Не хотелось мне ничего ей рассказывать.
— Произошло недоразумение, ошибка, — строго глядя ей в глаза, сказала я.
Она кивнула медленно и, кажется, потеряла ко мне всякий интерес.
— А начальник поезда прибегла ко мне, ругается, — продолжала она, зевнув. — Чуть не с кулаками на меня лезет. Ты, говорит, чего смотрела, почему за мной не прибежала?
«Надо разыскать Марусю…»
— А я что могла? Я стою, обмерла вся, — пожимая плечами, равнодушно рассказывала проводница.
Я повернулась, чтоб уйти, но она меня задержала.
— А эта-то, Анна, пришла к поезду и пристала к братцу твоему. Я, говорит, заказ ей делала. Юбки нашла под подушкой, забрала их.
— Я знаю это.
— А потом еще деньги потребовала. Братец твой достал кошелек да и выложил ей 400 рублей, как одну копеечку. А Анна-то говорит: еще, говорит, вы мне пятьдесят рублей останетесь должные.

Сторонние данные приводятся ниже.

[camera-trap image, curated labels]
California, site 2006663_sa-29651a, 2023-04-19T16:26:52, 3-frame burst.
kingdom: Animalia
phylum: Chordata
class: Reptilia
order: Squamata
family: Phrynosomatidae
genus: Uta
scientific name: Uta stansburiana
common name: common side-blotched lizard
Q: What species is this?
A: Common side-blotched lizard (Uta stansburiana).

— Знаю, все знаю, — сказала я и, не слушая больше, быстро пошла к служебному выходу.
37.
Я проснулась, когда Боря уже пришел с работы. Спала как убитая.
— Я нарочно тебе не звонил, — сказал Борис и достал сверточек. — Это котлетка с жареной картошкой.
— А сам ел?
— Конечно.
Я не очень этому верила. Денег у нас нет, продуктов тоже. Есть немного подмороженной картошки, но жиров никаких.
— Боря, где наша свиная шкурка?
— Она вся скрючилась, и я ее выбросил.
— Напрасно, — пожалела я. — Можно было бы состряпать картофельные оладьи.
Борька достал из письменного стола талон — СПБ. Это дополнительная карточка, которую брат будет получать теперь каждый месяц. По ней хоть сейчас можно выкупить немного масла, сахару, колбасы… Но денег нет.
— Надо занять, — сказал Борька.
— Подожди еще… Пока есть картошка. И почему это ее сначала подмораживают, а потом выдают? — вздохнула я.
— Ее везли издалека на машине. Были сильные морозы.